Ejercicios:
a – Responde estas preguntas sobre el relato de la llegada al campamento guerrillero:
(i) ¿En qué mes y año llegaron al campamento?
(ii) ¿Qué seudónimo eligió quien narra?
(iii) ¿Hacia dónde seguía la caminata?
b – Sigue escribiendo el relato de la llegada al campamento guerrillero a partir de donde se detiene.

Extracto de la página:
Cuando a principios de octubre de 1983, llegamos por fin al campamento guerrillero ubicado en la Hacienda Cuzcatlán, en el norte del departamento de San Miguel, muy cercana a la ribera del río Lempa, una atractiva, risueña y optimista joven, nos dio la bienvenida formal a las filas de la organización política-militar Ejército Revolucionario del Pueblo, ERP.
Su rostro risueño y su mirada centelleante transmitían un caudal de emociones de lucha, optimismo, decisión, convencimiento y aptitud voluntariosa al sacrificio generador de las más satisfactorias alegrías. Ella fue la que me preguntó sin ningún misterio qué nombre de guerra, o más bien dicho, qué seudónimo, deseaba adoptar a partir de aquel emotivo momento en que también me explicó que oficialmente pasaba a formar parte de su amada organización.
Lo cierto es que no pensé mucho mi respuesta y se la dí de un tajo: «Deseo que, a partir de ahora, se me llame Yasser». Su encantadora sonrisa se expandió generando dos camanances que autenticaban la genuinidad de sus expresiones, al tiempo que me decía que le resultaba interesante mi elección de seudónimo, ya que ella era amiga de un compañero que tenía uno similar, y que era «Nasser»; aparte, por supuesto, de estar al tanto de dónde provenía el mío. Como aquella guerra era una de constante movimiento, no hubo tiempo para explicar el origen de mi deseo de ser conocido entre mis compañeros como Yasser, porque nuestra caminata continuaba hacia el norte de Morazán.

Registros de una colección
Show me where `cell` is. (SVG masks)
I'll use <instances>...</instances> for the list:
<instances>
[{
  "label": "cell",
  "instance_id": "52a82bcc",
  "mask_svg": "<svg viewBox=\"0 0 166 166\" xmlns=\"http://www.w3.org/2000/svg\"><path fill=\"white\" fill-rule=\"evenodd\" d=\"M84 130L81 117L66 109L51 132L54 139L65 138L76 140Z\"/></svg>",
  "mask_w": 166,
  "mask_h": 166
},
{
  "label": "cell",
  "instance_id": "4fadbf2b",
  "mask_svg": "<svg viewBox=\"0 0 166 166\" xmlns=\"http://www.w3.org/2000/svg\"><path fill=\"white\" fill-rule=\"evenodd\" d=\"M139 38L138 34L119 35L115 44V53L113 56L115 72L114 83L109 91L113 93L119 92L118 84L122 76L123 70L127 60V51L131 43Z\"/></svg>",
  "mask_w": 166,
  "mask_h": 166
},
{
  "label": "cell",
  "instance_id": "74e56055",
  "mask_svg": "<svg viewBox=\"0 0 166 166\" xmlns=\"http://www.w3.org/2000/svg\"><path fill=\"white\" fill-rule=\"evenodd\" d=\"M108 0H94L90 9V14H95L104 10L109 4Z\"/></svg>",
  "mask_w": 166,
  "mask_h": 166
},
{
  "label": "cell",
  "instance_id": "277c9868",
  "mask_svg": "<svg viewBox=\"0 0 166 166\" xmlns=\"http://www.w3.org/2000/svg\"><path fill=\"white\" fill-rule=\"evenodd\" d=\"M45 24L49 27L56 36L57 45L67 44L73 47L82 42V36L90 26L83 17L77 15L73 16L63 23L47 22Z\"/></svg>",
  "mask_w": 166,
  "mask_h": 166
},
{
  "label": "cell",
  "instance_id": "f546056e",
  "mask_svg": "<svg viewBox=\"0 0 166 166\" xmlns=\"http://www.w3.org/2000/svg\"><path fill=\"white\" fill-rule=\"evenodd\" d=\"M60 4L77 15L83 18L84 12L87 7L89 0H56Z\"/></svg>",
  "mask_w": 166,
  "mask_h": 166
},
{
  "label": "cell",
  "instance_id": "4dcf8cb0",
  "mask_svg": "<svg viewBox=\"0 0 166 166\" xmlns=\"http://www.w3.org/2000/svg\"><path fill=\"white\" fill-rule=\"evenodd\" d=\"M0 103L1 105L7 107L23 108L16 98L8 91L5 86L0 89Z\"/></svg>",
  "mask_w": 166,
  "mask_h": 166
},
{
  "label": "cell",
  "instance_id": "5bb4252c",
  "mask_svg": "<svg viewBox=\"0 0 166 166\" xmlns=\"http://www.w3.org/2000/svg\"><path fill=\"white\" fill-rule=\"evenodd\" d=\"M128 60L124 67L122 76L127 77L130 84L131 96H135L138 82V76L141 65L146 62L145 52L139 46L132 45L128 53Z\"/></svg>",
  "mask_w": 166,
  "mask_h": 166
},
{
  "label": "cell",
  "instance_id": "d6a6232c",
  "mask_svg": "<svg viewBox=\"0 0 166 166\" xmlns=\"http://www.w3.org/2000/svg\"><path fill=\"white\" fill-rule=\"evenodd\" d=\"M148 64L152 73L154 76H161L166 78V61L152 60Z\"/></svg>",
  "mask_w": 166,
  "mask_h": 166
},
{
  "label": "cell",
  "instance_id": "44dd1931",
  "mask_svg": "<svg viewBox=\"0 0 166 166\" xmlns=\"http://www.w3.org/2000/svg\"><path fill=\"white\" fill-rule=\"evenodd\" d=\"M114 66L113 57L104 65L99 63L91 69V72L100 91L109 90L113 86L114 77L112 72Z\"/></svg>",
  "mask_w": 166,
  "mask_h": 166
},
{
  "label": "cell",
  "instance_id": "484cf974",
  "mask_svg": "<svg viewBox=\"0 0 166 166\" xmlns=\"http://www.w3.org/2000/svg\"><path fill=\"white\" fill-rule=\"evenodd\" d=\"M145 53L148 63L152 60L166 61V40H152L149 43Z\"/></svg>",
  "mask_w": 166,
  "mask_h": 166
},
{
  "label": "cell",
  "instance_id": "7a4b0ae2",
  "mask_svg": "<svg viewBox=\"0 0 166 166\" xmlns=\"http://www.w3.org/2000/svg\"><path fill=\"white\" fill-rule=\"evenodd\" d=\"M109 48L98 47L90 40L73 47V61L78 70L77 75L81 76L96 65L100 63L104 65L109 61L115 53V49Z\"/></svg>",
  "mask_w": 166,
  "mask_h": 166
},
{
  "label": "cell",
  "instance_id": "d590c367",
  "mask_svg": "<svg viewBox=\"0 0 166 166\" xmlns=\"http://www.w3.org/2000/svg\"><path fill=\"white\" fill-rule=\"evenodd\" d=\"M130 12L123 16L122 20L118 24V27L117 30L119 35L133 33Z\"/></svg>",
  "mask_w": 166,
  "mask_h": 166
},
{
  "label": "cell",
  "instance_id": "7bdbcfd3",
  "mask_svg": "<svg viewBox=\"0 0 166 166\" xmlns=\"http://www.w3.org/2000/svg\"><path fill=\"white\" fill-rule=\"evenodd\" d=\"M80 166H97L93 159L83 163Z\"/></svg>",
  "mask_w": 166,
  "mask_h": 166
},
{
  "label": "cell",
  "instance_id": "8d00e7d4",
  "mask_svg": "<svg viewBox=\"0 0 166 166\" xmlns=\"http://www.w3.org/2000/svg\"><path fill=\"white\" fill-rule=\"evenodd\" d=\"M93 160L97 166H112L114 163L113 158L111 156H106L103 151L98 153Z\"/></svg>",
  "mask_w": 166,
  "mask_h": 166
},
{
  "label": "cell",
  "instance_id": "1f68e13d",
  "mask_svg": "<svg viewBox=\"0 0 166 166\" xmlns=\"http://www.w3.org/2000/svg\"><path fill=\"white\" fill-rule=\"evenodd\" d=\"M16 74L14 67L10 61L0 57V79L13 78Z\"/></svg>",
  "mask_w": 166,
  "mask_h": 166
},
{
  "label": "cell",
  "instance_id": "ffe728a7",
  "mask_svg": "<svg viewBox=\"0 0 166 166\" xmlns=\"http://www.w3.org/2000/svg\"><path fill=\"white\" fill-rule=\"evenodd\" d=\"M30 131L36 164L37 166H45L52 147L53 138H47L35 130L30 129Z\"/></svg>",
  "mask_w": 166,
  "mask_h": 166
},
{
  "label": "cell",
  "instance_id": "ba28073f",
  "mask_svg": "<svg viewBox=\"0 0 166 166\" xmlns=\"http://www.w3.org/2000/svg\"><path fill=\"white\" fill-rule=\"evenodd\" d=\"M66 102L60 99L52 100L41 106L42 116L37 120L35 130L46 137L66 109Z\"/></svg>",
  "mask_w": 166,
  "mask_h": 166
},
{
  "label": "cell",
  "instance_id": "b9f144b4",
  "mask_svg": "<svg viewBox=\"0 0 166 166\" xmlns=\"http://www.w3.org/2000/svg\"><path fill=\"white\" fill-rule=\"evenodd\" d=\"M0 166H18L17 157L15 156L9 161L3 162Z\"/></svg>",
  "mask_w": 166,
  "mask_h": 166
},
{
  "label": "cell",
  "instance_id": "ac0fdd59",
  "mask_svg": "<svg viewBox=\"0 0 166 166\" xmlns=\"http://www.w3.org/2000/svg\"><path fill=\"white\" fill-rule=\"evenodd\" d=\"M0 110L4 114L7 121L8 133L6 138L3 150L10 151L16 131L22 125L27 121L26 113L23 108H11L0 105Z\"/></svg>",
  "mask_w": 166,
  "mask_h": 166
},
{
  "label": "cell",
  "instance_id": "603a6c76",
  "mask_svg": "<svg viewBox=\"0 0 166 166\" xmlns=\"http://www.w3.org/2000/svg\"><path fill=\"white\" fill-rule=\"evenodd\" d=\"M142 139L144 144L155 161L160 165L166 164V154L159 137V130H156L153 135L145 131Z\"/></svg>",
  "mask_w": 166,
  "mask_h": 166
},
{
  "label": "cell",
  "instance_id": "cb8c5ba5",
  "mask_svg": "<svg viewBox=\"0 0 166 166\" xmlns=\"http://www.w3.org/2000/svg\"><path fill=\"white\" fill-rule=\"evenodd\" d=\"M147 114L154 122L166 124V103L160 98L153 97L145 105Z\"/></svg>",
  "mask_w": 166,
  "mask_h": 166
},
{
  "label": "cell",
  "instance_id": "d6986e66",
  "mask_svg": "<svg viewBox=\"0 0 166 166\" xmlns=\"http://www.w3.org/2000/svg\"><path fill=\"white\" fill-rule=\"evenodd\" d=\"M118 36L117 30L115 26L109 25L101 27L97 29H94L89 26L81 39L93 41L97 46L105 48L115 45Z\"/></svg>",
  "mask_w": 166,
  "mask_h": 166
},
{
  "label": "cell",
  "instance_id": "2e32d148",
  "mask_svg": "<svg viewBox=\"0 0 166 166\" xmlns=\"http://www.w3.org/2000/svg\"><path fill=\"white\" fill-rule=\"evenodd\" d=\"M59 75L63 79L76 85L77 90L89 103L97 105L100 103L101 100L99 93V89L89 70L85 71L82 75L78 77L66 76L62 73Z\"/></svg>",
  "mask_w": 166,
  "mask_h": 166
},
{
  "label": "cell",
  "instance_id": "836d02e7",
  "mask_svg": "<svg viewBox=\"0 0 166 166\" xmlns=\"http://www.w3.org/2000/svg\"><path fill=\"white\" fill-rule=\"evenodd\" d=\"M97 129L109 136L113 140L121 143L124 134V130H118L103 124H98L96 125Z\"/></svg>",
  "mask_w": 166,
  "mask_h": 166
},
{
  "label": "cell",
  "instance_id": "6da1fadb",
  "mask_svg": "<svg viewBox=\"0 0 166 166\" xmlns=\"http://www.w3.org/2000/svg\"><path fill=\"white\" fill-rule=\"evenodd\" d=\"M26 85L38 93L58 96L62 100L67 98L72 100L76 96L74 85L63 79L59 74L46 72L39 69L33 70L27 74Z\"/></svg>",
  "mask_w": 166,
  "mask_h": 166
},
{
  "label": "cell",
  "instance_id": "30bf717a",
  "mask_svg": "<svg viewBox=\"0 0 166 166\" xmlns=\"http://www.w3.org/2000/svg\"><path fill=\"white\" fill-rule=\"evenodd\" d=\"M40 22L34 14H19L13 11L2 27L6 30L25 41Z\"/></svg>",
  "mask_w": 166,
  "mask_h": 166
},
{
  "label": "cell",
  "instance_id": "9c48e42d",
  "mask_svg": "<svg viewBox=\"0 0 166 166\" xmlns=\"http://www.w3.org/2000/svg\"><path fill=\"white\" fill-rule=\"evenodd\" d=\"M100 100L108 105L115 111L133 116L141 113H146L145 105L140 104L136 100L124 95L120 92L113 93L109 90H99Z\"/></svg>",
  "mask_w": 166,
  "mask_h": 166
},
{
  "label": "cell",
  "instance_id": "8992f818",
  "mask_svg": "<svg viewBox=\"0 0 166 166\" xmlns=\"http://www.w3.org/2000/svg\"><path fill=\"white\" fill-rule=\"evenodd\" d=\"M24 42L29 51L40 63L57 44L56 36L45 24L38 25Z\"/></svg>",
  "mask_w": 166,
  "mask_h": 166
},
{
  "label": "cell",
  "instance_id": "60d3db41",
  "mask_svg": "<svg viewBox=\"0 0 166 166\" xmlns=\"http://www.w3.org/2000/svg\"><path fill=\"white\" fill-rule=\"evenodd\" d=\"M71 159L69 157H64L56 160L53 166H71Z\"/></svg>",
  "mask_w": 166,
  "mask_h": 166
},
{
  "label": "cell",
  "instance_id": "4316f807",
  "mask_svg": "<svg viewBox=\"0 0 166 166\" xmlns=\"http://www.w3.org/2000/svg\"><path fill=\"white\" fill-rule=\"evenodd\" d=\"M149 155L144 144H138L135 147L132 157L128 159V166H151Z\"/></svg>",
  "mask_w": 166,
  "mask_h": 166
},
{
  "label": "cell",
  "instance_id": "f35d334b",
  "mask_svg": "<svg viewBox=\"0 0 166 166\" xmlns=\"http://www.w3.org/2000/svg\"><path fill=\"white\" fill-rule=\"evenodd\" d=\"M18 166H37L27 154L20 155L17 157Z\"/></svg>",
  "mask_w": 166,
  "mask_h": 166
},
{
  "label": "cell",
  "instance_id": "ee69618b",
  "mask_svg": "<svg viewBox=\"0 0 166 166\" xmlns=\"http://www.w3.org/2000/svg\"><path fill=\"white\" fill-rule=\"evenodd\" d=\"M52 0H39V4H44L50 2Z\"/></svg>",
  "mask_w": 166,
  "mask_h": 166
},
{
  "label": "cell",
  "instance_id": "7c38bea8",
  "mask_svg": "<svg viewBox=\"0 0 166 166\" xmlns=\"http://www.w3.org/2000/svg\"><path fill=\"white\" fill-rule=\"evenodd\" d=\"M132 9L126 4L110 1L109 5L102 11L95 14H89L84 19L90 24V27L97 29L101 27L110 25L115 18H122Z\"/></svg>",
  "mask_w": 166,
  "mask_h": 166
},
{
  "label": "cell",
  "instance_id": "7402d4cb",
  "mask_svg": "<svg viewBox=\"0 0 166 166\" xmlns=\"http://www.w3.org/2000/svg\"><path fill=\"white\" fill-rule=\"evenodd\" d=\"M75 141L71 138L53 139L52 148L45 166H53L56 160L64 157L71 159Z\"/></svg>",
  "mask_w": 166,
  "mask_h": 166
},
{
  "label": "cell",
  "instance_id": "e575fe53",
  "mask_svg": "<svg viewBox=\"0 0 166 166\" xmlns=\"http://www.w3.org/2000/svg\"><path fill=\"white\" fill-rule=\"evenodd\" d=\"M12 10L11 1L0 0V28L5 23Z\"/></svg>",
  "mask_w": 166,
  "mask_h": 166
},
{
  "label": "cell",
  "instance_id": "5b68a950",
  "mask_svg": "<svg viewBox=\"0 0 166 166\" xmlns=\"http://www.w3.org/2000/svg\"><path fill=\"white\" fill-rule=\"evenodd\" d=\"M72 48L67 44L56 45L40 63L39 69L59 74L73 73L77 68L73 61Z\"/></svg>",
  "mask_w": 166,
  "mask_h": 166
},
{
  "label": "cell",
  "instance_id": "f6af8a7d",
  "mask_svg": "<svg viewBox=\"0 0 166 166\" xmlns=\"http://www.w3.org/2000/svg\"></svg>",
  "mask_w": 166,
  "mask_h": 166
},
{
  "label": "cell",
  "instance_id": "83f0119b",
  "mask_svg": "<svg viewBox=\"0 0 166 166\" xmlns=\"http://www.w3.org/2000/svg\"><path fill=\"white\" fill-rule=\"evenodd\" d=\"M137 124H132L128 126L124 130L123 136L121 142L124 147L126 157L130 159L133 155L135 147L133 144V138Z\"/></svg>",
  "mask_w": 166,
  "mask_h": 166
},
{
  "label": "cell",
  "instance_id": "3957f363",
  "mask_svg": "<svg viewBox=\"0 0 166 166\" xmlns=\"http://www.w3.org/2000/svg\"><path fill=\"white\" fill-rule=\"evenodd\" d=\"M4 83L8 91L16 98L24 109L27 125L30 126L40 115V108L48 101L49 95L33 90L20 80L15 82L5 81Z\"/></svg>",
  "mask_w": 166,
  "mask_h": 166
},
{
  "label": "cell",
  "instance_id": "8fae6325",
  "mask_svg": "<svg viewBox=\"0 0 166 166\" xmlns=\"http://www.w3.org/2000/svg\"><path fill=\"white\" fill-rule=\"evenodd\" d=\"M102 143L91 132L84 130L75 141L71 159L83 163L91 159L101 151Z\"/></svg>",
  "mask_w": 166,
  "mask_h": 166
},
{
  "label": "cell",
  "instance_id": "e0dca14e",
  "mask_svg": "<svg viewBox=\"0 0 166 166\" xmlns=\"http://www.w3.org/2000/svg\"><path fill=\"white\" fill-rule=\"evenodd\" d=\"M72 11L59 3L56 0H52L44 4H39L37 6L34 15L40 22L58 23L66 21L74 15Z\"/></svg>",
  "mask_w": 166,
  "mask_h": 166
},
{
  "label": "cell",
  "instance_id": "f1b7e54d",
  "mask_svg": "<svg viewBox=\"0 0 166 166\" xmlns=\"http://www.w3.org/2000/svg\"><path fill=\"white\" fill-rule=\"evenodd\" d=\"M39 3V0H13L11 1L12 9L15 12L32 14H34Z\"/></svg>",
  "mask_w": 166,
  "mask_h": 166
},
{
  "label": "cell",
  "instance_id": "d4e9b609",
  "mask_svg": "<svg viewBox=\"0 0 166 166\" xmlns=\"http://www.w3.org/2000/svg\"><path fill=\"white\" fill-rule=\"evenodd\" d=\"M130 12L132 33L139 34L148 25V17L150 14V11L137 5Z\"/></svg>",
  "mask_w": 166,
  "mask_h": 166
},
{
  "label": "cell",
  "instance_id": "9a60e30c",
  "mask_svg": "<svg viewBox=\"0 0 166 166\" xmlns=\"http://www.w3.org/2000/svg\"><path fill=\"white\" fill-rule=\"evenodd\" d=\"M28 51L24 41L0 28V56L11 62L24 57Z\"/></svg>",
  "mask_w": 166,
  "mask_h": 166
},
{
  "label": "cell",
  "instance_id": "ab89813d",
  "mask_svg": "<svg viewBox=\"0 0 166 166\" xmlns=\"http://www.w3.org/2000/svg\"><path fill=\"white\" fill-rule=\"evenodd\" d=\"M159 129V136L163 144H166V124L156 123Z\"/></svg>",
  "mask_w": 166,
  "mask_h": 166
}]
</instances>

Respuestas:
a –
(i) A principios de octubre de 1983.
(ii) Yasser.
(iii) Hacia el norte de Morazán.

b –
El día que acepté la invitación a unirme a tiempo completo al ERP, no estaba muy lejano de aquel otro día en que un hijo mío había fallecido una semana después de haber nacido en un parto prematuro. Pese al esfuerzo que pusimos para cuidarlo dedicadamente, otros factores contribuyeron a que su vida fuera imposible, causándome su muerte un dolor similar al que produjo el fallecimiento de mi madre y padre.
A ese niño le habíamos nombrado Yasser, y la elección de mi seudónimo fue para preservar su recuerdo, aunque su paso por este mundo fue tan breve. A él, sí, le dimos su nombre en referencia al líder de la Organización para la Liberación de Palestina, OLP, Yasser Arafat, de quien yo fui admirador durante mucho tiempo, aquel tiempo de romanticismo revolucionario, de analfabetismo político, de idealización de las luchas, sus causas y líderes.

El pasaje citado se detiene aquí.